## The request
Reproduce the listing below line for line and word for word, leaving out both picture lines.
-- Start Rows --
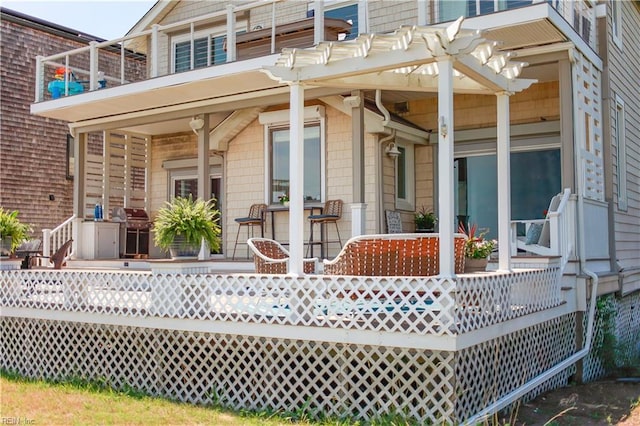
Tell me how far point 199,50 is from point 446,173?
9.62 meters

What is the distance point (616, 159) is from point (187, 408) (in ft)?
26.9

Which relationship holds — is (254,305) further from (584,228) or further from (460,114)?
(460,114)

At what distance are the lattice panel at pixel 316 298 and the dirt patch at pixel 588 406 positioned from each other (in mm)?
1033

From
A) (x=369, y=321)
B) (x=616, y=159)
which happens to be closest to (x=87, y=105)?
(x=369, y=321)

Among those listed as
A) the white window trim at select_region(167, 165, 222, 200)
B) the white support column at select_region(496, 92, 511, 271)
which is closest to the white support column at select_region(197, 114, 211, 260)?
the white window trim at select_region(167, 165, 222, 200)

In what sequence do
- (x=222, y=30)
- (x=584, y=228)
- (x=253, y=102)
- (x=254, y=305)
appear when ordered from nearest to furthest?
(x=254, y=305) < (x=584, y=228) < (x=253, y=102) < (x=222, y=30)

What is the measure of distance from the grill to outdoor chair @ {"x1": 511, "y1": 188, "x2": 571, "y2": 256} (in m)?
7.88

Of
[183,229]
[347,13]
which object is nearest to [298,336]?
[183,229]

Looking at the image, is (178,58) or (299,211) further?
(178,58)

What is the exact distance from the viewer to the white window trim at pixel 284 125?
1149 cm

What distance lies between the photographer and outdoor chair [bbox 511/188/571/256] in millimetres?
8203

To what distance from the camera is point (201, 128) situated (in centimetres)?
1173

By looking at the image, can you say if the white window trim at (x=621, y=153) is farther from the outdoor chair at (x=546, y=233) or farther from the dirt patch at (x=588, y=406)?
the dirt patch at (x=588, y=406)

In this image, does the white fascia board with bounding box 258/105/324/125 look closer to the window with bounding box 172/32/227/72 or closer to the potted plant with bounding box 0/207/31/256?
the window with bounding box 172/32/227/72
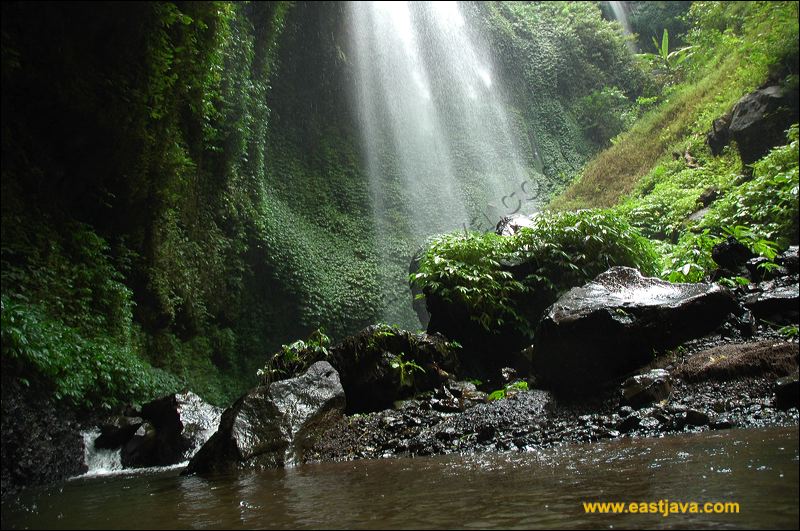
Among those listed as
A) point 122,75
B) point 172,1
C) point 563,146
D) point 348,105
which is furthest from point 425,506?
point 563,146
-- End Rows --
## Task solution
Tell me how far point 199,50 is from point 446,173?
9.62 meters

What is the distance point (616, 159) is from point (187, 408) (in ft)?
26.9

Which relationship holds — is (254,305) further from (584,228) or further from (460,114)?
(460,114)

At what distance are the lattice panel at pixel 316 298 and the dirt patch at pixel 588 406 positioned from each other (in mm)?
1033

From
A) (x=369, y=321)
B) (x=616, y=159)
which happens to be closest to (x=87, y=105)?
(x=369, y=321)

Among those listed as
A) the white window trim at select_region(167, 165, 222, 200)
B) the white support column at select_region(496, 92, 511, 271)
which is closest to the white support column at select_region(197, 114, 211, 260)?
the white window trim at select_region(167, 165, 222, 200)

In what sequence do
- (x=222, y=30)
- (x=584, y=228)
- (x=253, y=102)
- (x=254, y=305)
appear when ordered from nearest to furthest?
(x=254, y=305) < (x=584, y=228) < (x=253, y=102) < (x=222, y=30)

What is the measure of distance from the grill to outdoor chair @ {"x1": 511, "y1": 188, "x2": 571, "y2": 256} (in m)?
7.88

Of
[183,229]
[347,13]
which object is nearest to [298,336]?
[183,229]

Looking at the image, is (178,58) or (299,211) further?
(178,58)

What is the exact distance from the viewer to the white window trim at pixel 284 125?
1149 cm

What distance lies between the photographer and outdoor chair [bbox 511/188/571/256] in millimetres?
8203

To what distance from the camera is point (201, 128) situated (in centimetres)?
1173

By looking at the image, can you say if the white window trim at (x=621, y=153) is farther from the outdoor chair at (x=546, y=233) or farther from the dirt patch at (x=588, y=406)?
the dirt patch at (x=588, y=406)

In this image, does the white fascia board with bounding box 258/105/324/125 look closer to the window with bounding box 172/32/227/72 or closer to the potted plant with bounding box 0/207/31/256?
the window with bounding box 172/32/227/72
Among those listed as
A) point 122,75
B) point 172,1
C) point 563,146
D) point 348,105
which is furthest from point 425,506?
point 563,146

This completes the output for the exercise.